Мою ошибку – и этическую, и фактическую – разъясняет мне мама.
С тех пор я стараюсь, елико возможно, не обижать людей.
…Алеша родился в тридцать седьмом году; отец его, крупный шахматист, умер во время войны. Олимпиада Петровна растила сына в жуткой строгости, постоянно боясь, как бы он не сбился с пути, не попал в дурную компанию. Алеша рос исключительно вежливым и воспитанным и безумно меня этим раздражал. Я тогда не понимала, что он и сам мучительно страдает от своей вынужденной вежливости, прекрасно сознавая, как выглядит в глазах обнаглевших сверстников, но отдал себя на добровольное заклание, чтобы не огорчать измученную мать.

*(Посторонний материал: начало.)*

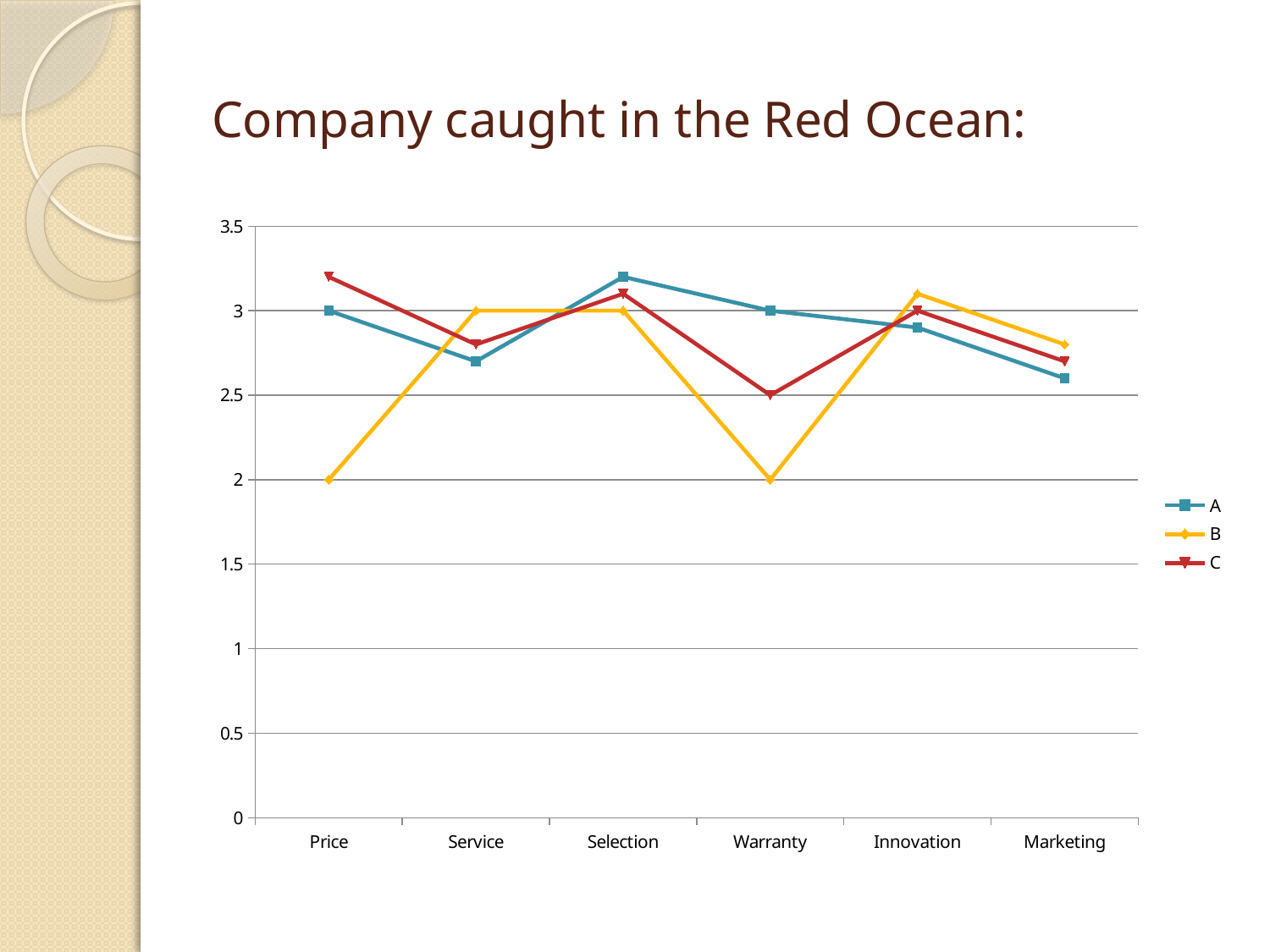
What is the value of series A for Warranty? 3 At Price, which series has the larger value, B or C? C What is the difference between series A and series B at Price? 1 Does series A rise or fall from Selection to Marketing? fall For which category does series A reach its highest value? Selection What is the value of series B for Price? 2 How many categories are shown on the x axis? 6 What is the value of series B for Selection? 3 How many series does the legend list? 3 Is the value of series A for Marketing greater or less than 2.5? greater For which category does series C reach its lowest value? Warranty What type of chart is shown on the slide? line chart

Когда я окончила школу, родители впервые отправили меня в Крым. Отпускать меня одну было опасно, и естественный выбор пал на надежного, как скала, Алешу. Родители с обеих сторон очень хотели, чтобы мы подружились. На перроне моя мама давала Алёше последние наставления: следить, чтобы я далеко не заплывала, никуда не отпускать одну – и так далее… Поезд тронулся. Я сказала Алешке: «Если тебе хоть на минуту придет в голову выполнять мамины указания, это последний раз, когда ты меня видишь!»